Celebrating the Point Arena-Stornetta National Monument

By Victoria Brandon, Redwood Chapter Chair

Image On March 11, 2014 President Obama used his authority under the Antiquities Act to issue a proclamation adding the 1665-acre Point Arena-Stornetta Public Lands to the California Coastal National Monument, allowing the Monument to “walk on shore” (in the words of California Bureau of Land Management Director Jim Kenna) for the first time.

Under the management of the BLM Ukiah field office since 2004, Point Arena-Stornetta is located on Mendocino County’s south coast adjacent to Manchester State Beach and the Point Arena Lighthouse. It includes more than two miles of Pacific coastline with natural bridges, tide pools, waterfalls, sinkholes and blowholes, as well as two miles of the Garcia River, the Garcia estuary, a quarter-mile of beach adjacent to Manchester State Park, and a five-acre island called Sea Island Rocks. The area is recognized not only for breathtaking scenic values, but also for outstanding natural resources that include riparian corridors, extensive coastal wetlands, wind-sculptured stands of cypress, wildflower-strewn meadows, and shifting sand dunes, a varied ecosystem which taken as a whole provides significant wildlife habitat. Otters and seals gambol in the surf, brown pelicans sail by in characteristic single file, and countless gulls and shorebirds call the area home. ImageOverwhelming public enthusiasm for adding this spectacular area to the Monument was obvious last November, when a standing-room-only crowd of at least 300 people crammed into the diminutive Point Arena city hall to welcome Secretary of the Interior Sally Jewell, Congressman Jared Huffman, BLM Deputy Director Neil Kornze, and countless other federal, state, and local dignitaries.  When Secretary Jewell asked if she should recommend that the President give Point Arena-Stornetta Monument status, every hand in the room reached towards the sky (including her own).

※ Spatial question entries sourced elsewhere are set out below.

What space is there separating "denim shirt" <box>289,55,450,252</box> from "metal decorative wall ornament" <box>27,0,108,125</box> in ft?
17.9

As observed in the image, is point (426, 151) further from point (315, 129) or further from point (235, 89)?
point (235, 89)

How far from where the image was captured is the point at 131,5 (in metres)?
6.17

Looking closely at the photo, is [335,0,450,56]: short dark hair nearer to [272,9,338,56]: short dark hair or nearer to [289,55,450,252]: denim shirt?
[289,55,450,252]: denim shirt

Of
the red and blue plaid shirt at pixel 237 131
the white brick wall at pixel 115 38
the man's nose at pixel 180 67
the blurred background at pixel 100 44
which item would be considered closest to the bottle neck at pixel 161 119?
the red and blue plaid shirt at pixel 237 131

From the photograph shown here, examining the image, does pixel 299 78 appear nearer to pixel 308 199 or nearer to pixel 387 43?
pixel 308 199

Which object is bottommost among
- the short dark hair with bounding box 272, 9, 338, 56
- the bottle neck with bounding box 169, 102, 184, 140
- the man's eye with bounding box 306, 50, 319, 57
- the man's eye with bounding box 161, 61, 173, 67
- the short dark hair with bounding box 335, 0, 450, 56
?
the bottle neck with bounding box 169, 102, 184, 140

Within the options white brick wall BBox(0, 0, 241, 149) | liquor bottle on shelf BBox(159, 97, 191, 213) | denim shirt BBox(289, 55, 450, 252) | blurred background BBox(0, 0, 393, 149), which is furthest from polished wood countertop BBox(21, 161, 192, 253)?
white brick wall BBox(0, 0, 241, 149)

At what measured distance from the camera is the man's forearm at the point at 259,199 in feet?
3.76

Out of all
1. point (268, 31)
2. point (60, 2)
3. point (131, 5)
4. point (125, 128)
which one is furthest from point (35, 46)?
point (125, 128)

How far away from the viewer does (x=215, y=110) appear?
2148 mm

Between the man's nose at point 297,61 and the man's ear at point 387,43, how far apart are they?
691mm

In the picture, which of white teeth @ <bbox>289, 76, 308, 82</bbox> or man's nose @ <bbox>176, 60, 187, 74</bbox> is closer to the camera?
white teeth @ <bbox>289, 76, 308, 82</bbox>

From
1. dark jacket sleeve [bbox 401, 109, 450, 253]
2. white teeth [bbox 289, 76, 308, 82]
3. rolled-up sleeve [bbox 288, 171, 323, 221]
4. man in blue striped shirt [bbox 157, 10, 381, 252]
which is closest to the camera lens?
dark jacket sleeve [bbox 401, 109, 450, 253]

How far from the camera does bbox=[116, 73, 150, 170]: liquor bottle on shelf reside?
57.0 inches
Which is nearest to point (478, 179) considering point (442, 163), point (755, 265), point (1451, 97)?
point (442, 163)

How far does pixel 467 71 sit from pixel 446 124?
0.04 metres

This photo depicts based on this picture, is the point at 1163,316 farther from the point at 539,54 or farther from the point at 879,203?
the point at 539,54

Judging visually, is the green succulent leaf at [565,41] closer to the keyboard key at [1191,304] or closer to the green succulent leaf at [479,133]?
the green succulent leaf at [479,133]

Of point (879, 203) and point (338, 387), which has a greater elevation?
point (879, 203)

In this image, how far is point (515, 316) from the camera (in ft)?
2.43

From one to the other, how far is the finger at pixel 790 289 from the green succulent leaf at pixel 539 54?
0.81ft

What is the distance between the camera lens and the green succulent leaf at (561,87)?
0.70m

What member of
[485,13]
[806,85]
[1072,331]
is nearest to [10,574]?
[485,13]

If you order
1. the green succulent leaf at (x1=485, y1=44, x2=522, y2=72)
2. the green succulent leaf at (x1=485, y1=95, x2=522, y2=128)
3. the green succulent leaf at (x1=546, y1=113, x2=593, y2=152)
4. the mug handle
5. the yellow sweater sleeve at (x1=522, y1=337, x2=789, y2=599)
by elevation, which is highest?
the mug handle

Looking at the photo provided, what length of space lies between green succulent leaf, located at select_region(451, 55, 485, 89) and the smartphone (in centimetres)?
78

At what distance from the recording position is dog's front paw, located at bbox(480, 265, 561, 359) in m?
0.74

On March 12, the day after the Presidential declaration, Secretary Jewell came back to the coast to join numerous other agency officials, representatives of Congressmen Mike Thompson and Jared Huffman, local tribal members, and many community activists in a day of rejoicing at the culmination of so many years of collaborative effort.

Hundreds of people gathered on a headland under a bright blue sky full of wheeling gulls and before a backdrop of crashing surf to hug, cheer, applaud, wave flags and listen to a succession of speakers marvel at the place, and to affirm the solidarity of the community in making this achievement possible.

Image

Members of the Point Arena/Manchester Band of Pomo Indians opened the gathering with a prayer and dances, and students from Pacific Community Charter School closed it by singing “This Land is Your Land.”

In between Secretary Jewell pointed out that “great places drive local economies” and “it takes a village to make a monument.” She also mentioned President Obama’s belief in our “moral obligation to leave these lands better than we found them,” and along with Mike Boots of the President’s Council on Environmental Quality referred to the President’s fulfillment of his State of the Union promise to “use my authority to protect more of our pristine federal lands for future generations.”

This was a day of pure joy, a celebration of a spectacular landscape, of the communities that cherish its wonders, and of the most admirable attributes of this our nation.